Friday, September 15, 2006

#12 Textism and diversity

Andrew Middleton reflects again on the use of media and suggests that the time is not only right to consider opportunities for incorporating a variety of media into practice, but that we have a responsibility to consider the need of learners who have a preference for media other than text.

As I start to focus in on my personal projects for this year certain ideas from last year are starting to take more shape. Many of my projects have a media dimension (one way or the other) and I think I'm rediscovering why so many years ago multimedia was important to me.

I have always felt that media other than text was important and overlooked and that technology ought to be able to support wider use of images, videos and aural material.

So why, 12 years on from when I first started to develop multimedia materials, does text still dominate not only learning materials, but the activities with which students are 'engaged'? Further, are we excluding or neglecting students whose preferences are not for text-based engagement, but for aural, visual or kinetic engagement - or a mixture of those methods?

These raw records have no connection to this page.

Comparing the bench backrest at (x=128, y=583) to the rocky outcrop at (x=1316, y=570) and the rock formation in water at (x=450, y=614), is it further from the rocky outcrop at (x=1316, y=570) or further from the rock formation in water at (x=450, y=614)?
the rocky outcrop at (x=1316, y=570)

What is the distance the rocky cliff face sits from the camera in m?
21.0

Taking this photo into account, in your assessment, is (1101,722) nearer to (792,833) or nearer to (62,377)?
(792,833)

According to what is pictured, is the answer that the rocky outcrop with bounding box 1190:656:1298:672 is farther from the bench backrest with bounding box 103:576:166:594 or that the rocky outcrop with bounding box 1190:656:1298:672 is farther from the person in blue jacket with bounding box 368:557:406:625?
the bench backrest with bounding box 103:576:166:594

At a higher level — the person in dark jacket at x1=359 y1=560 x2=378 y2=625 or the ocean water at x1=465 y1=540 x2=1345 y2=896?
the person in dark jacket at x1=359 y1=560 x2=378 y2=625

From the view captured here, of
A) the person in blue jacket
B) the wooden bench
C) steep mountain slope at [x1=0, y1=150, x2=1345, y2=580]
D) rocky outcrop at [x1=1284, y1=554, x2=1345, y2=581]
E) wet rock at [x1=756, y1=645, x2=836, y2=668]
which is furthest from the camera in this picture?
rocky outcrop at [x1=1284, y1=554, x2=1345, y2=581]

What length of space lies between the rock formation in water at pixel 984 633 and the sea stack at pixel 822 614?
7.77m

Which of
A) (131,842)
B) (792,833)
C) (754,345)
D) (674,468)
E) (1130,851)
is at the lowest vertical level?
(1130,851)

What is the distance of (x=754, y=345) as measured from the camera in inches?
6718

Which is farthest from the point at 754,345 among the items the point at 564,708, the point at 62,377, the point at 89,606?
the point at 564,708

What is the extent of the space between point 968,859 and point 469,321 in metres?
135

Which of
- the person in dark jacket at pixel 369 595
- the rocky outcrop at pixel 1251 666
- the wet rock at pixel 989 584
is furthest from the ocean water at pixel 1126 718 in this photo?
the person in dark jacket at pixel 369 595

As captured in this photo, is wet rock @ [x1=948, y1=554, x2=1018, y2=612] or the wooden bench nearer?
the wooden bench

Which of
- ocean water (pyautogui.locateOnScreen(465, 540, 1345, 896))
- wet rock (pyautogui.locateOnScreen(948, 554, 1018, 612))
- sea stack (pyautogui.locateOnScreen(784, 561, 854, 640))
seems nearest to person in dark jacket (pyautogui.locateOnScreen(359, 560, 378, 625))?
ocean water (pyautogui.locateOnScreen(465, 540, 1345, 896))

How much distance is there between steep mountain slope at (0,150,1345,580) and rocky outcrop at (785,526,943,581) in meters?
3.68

Given the significant improvements in legislation in recent years to improve accessibility for students with disabilities, the widening participation agenda, and the student retention agenda, it seems odd to miss the opportunity to adjust the emphasis away from 'textism' to a more inclusive approach to learning engagement. How can we make this adjustment?

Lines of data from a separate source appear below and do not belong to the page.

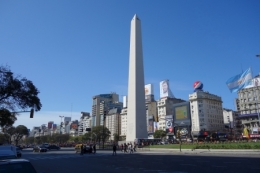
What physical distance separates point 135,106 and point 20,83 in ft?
76.7

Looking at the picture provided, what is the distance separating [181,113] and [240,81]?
1613 inches

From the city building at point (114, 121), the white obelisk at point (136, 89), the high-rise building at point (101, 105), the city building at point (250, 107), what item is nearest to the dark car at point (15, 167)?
the white obelisk at point (136, 89)

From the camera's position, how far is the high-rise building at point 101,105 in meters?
173

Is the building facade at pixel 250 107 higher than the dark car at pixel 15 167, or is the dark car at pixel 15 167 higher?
the building facade at pixel 250 107

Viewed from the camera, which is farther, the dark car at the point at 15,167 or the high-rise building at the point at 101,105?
the high-rise building at the point at 101,105

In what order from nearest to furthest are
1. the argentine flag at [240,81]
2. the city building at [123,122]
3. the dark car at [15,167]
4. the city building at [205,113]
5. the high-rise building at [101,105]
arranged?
the dark car at [15,167]
the argentine flag at [240,81]
the city building at [205,113]
the city building at [123,122]
the high-rise building at [101,105]

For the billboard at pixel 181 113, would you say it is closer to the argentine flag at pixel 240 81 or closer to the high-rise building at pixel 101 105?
the argentine flag at pixel 240 81

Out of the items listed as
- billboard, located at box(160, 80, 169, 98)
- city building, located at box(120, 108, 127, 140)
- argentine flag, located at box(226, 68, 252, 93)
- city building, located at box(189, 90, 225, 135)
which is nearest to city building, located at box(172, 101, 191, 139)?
city building, located at box(189, 90, 225, 135)

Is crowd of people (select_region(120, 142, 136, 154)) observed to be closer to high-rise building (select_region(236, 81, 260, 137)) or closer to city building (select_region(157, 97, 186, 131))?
high-rise building (select_region(236, 81, 260, 137))

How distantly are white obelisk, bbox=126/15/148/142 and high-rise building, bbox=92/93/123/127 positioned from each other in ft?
403

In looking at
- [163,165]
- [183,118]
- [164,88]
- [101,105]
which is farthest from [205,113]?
[163,165]

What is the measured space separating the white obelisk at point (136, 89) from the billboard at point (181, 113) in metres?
38.8

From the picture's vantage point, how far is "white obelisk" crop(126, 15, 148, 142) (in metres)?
47.2

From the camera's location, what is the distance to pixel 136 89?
47.6 m
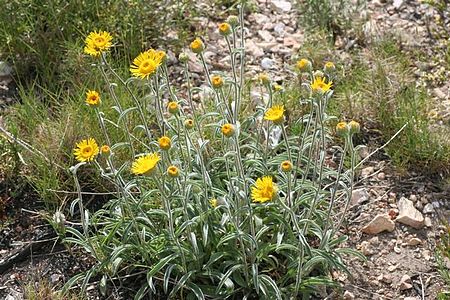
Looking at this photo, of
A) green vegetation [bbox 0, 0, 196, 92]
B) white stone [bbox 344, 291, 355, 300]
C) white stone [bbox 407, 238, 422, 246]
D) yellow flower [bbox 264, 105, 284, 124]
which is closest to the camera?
yellow flower [bbox 264, 105, 284, 124]

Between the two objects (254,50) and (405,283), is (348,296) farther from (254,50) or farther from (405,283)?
(254,50)

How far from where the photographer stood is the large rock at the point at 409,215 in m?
3.62

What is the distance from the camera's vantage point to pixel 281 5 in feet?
16.7

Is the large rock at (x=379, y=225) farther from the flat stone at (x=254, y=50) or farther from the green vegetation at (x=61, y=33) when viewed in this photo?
the green vegetation at (x=61, y=33)

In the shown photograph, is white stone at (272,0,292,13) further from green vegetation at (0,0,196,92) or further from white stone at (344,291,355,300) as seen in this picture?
white stone at (344,291,355,300)

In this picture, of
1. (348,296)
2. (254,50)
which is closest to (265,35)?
(254,50)

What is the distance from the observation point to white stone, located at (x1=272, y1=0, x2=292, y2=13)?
507 cm

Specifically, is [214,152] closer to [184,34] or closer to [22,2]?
[184,34]

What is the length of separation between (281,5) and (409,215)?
203 cm

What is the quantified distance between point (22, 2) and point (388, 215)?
97.9 inches

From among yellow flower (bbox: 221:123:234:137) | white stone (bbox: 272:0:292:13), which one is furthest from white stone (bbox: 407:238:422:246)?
white stone (bbox: 272:0:292:13)

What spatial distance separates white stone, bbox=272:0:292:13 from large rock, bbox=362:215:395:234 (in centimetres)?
196

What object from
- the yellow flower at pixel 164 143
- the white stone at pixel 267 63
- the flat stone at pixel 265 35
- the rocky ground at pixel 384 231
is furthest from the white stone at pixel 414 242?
the flat stone at pixel 265 35

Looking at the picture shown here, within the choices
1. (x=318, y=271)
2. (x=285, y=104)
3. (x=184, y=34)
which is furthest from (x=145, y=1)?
(x=318, y=271)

By seriously challenging our own practices and by actively and openly considering new opportunities to develop and adopt new approaches to teaching and supporting learning. I have thought about the values associated with text before when wondering why the use of other media has been neglected. I wrote this a couple of years ago,

Text is the most versatile and flexible of the media available to the author and is the most widely used medium in HE (Laurillard, 2002b: 94). Users are usually familiar with it – they can read, write, search and follow links in hypertext.

Digital text is also ‘light’ – it doesn’t take too much hard disk space to store it or too much bandwidth to distribute it compared with other kinds of digital media. It is also relatively cheap to produce and deliver, needing only basic hardware and software. It’s reliable – it tends to ‘work’. It’s no wonder then that many authors stick with text as their pragmatic default. It’s what they know.

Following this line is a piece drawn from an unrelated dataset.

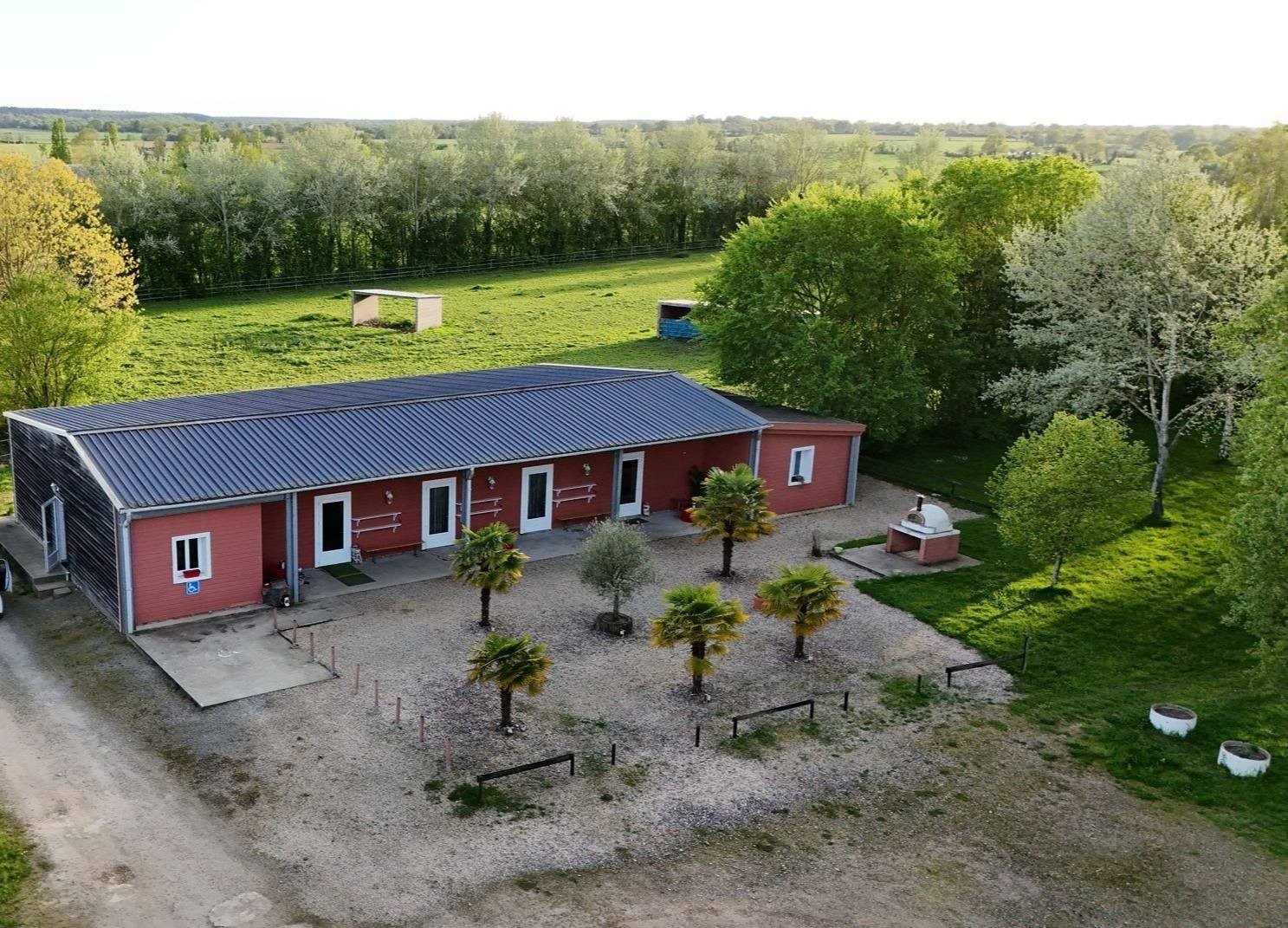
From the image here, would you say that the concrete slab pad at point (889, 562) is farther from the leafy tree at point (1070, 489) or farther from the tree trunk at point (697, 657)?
the tree trunk at point (697, 657)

But now we really are equipped with technologies, know-how and infrastructure to make a significant difference to the way people can learn.

Audio and video are now searchable - if you don't belive me see Podzinger. Storage on servers, and local harddrives is very cheap. Networks on and off campus can support the demands of YouTubers supplying and browsing video footage in their masses.

Let's be clear about this - I'm not suggesting a proliferation of passive learning materials in a variety of media, I am suggesting that all educational stakeholders, in whatever type of learning environment they find themselves, can consider developing more engaging and formative learning activities as users of and as producers of digitally varied media.

I have noted many times that many obstacles have been removed and many new reasons have emerged recently all leading me to think that the time is right after many years to seek a paradigm shift in the media we turn to in all areas of academic work.

The Web has matured; understanding of usability has matured; technical infrastructure has matured; digital technology has largely been normalised in the UK given the expectations of digital nativesat home; and storage, memory and PCs have radically dropped in price, and so on.

The only people who may still be worried that the time is not right is that group of learning technology advocates in education who are still calling for the adoption of technologies though haven't noticed that the Hot Mailing, MySpacing digital natives are taking over the staff rooms as well as the lecture theatres!